* [Task A]:
Transcribe the passage on the Pope's visit to Mexico starting at "Even before the" and ending at "the Mexican government.".

:: Passage to read ::

In case the message was lost on his audience, the Pope drove the point home:

“Let us together ask our God for the gift of conversion, the gift of tears, let us ask him to give us open hearts like the Ninevites, open to his call heard in the suffering faces of countless men and women. No more death! No more exploitation!”

Before the Mass, Francis prayed and blessed a makeshift memorial to migrants who have tried to cross into the United States. He then blessed a group of about 400 people across the river in El Paso. Included among these “Francis VIPs” were families seeking asylum in the United States, according to El Paso Bishop Mark Seitz.

It was a grand geopolitical gesture from the Pope’s political playbook, mirroring his prayer at the wall separating Palestinian territories and Israel in 2014. It also thrust Francis into the polarized debates over immigration in both the United States and Mexico.

Vatican responds to Trump’s charge

Even before the Pope arrived in Mexico, GOP front-runner Donald Trump called Francis a “very political person” and suggested he was a tool of the Mexican government.

The Vatican scoffed at the latter charge but pleaded guilty to the former.

“The Pope, with his moral and spiritual ministry, may have a political impact. That is clear to the whole world by now, ” Vatican spokesman, the Rev. Federico Lombardi, said Tuesday night when asked about Trump’s accusations.

Look at Francis’ role in encouraging renewed relations between the United States and Cuba, for example, the spokesman said, adding that the Pope has also encouraged Europeans to care for the refugees at their borders.

Trump, arguing that immigrants are bringing drugs and crime across the southern U.S. border, has pledged to build a big wall to keep them out.

Bishop Daniel Flores, who has been traveling with Francis during his five-day trip in Mexico, said the central themes of the Pope’s sermon and papacy are the same: a call to conversion. “No one is exempt from this; it is addressed to everyone: government leaders, politicians, bishops, clergy, young people, families, prisoners, business leaders.”

It is unclear, though, whether American Catholics or politicians will heed the Pope’s call. GOP candidates Marco Rubio and Jeb Bush, who are Catholic, have openly disagreed with Francis on the environment and may be anxious to align themselves with his stance on immigration, too.

:::

* [Task B]:
Express the entries starting at the line that contains "Capability: given any image, detect where the bracelets" and ending at the line that contains "[[269, 783, 286, 790], [349, 777, 367, 784]]" as a Markdown table with the columns No. and Line, numbering each row and leaving out blank lines. Include only those lines.

:: Entries ::

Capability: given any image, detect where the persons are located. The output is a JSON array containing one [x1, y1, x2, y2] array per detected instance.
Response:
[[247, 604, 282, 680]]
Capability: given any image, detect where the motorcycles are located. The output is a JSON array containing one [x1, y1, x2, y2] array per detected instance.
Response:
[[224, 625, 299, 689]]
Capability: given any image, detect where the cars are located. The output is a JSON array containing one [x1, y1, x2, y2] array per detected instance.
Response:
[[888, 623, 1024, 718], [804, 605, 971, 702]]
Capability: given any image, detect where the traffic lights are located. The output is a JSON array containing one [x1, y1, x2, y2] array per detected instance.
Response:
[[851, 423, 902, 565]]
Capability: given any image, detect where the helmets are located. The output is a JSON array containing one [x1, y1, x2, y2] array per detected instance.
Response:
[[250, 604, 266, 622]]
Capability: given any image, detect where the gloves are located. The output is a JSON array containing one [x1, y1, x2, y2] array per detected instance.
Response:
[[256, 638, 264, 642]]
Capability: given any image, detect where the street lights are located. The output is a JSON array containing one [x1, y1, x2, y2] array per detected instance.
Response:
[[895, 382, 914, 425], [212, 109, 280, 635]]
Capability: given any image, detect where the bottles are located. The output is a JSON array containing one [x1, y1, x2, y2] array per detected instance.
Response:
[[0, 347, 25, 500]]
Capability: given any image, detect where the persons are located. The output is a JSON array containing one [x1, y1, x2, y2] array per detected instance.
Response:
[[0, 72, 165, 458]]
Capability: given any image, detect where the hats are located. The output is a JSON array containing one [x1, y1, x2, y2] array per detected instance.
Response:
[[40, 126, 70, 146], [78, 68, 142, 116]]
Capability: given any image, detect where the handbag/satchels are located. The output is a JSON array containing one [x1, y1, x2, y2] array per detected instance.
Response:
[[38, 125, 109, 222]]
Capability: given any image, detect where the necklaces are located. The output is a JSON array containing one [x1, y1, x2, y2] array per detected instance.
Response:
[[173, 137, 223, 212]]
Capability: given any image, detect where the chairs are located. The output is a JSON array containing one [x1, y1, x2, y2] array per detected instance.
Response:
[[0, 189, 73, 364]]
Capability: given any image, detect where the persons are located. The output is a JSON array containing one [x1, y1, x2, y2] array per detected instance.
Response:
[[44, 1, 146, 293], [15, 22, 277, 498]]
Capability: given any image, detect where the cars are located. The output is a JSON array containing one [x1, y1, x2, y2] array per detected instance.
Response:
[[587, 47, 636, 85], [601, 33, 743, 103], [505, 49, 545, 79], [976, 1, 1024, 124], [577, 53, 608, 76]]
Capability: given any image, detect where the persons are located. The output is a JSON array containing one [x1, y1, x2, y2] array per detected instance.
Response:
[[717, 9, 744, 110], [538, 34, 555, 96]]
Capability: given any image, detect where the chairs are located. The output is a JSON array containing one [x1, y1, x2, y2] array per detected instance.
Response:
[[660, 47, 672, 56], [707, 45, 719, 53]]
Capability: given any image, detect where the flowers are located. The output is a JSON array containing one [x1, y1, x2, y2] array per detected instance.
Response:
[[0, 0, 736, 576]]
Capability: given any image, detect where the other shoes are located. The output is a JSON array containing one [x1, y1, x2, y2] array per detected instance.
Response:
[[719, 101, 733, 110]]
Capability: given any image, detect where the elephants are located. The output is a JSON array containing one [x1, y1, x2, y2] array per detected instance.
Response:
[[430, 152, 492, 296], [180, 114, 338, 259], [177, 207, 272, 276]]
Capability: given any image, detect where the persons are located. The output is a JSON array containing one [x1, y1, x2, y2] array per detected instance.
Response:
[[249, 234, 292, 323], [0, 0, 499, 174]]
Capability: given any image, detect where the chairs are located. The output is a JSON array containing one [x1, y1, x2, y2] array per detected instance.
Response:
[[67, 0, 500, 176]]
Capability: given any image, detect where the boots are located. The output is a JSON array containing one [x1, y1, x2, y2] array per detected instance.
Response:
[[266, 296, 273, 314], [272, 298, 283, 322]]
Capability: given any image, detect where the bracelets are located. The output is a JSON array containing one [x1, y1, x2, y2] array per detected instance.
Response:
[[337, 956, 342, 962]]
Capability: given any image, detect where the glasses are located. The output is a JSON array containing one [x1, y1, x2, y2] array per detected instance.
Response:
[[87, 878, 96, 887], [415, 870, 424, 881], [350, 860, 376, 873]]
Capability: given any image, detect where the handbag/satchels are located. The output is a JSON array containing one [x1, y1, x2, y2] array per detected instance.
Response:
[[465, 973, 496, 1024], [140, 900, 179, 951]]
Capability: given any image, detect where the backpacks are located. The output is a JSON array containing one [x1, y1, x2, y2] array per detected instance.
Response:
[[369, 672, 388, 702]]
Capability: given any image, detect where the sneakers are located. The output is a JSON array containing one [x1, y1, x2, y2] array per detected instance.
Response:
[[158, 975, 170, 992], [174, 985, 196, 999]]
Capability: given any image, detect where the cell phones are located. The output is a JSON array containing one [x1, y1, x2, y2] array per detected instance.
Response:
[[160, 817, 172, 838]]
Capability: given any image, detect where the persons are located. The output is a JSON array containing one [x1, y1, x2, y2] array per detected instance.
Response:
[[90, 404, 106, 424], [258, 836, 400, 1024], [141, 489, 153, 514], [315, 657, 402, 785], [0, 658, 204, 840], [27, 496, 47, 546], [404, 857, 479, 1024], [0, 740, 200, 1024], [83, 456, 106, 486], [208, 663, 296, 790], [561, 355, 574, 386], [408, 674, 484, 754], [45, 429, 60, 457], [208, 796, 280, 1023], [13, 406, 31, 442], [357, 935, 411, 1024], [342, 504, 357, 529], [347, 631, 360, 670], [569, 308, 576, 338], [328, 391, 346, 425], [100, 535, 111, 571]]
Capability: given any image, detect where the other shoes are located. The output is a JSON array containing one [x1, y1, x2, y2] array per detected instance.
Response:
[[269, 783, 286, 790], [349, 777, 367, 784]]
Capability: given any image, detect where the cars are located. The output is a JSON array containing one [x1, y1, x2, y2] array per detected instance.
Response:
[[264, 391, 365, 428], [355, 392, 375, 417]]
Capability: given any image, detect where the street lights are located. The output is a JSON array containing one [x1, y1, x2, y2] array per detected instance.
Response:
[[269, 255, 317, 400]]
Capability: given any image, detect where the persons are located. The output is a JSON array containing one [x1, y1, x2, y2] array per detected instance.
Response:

:::

* [Exercise solution A]:
Even before the Pope arrived in Mexico, GOP front-runner Donald Trump called Francis a “very political person” and suggested he was a tool of the Mexican government.

* [Exercise solution B]:
| No. | Line |
|---|---|
| 1 | Capability: given any image, detect where the bracelets are located. The output is a JSON array containing one [x1, y1, x2, y2] array per detected instance. |
| 2 | Response: |
| 3 | [[337, 956, 342, 962]] |
| 4 | Capability: given any image, detect where the glasses are located. The output is a JSON array containing one [x1, y1, x2, y2] array per detected instance. |
| 5 | Response: |
| 6 | [[87, 878, 96, 887], [415, 870, 424, 881], [350, 860, 376, 873]] |
| 7 | Capability: given any image, detect where the handbag/satchels are located. The output is a JSON array containing one [x1, y1, x2, y2] array per detected instance. |
| 8 | Response: |
| 9 | [[465, 973, 496, 1024], [140, 900, 179, 951]] |
| 10 | Capability: given any image, detect where the backpacks are located. The output is a JSON array containing one [x1, y1, x2, y2] array per detected instance. |
| 11 | Response: |
| 12 | [[369, 672, 388, 702]] |
| 13 | Capability: given any image, detect where the sneakers are located. The output is a JSON array containing one [x1, y1, x2, y2] array per detected instance. |
| 14 | Response: |
| 15 | [[158, 975, 170, 992], [174, 985, 196, 999]] |
| 16 | Capability: given any image, detect where the cell phones are located. The output is a JSON array containing one [x1, y1, x2, y2] array per detected instance. |
| 17 | Response: |
| 18 | [[160, 817, 172, 838]] |
| 19 | Capability: given any image, detect where the persons are located. The output is a JSON array containing one [x1, y1, x2, y2] array per detected instance. |
| 20 | Response: |
| 21 | [[90, 404, 106, 424], [258, 836, 400, 1024], [141, 489, 153, 514], [315, 657, 402, 785], [0, 658, 204, 840], [27, 496, 47, 546], [404, 857, 479, 1024], [0, 740, 200, 1024], [83, 456, 106, 486], [208, 663, 296, 790], [561, 355, 574, 386], [408, 674, 484, 754], [45, 429, 60, 457], [208, 796, 280, 1023], [13, 406, 31, 442], [357, 935, 411, 1024], [342, 504, 357, 529], [347, 631, 360, 670], [569, 308, 576, 338], [328, 391, 346, 425], [100, 535, 111, 571]] |
| 22 | Capability: given any image, detect where the other shoes are located. The output is a JSON array containing one [x1, y1, x2, y2] array per detected instance. |
| 23 | Response: |
| 24 | [[269, 783, 286, 790], [349, 777, 367, 784]] |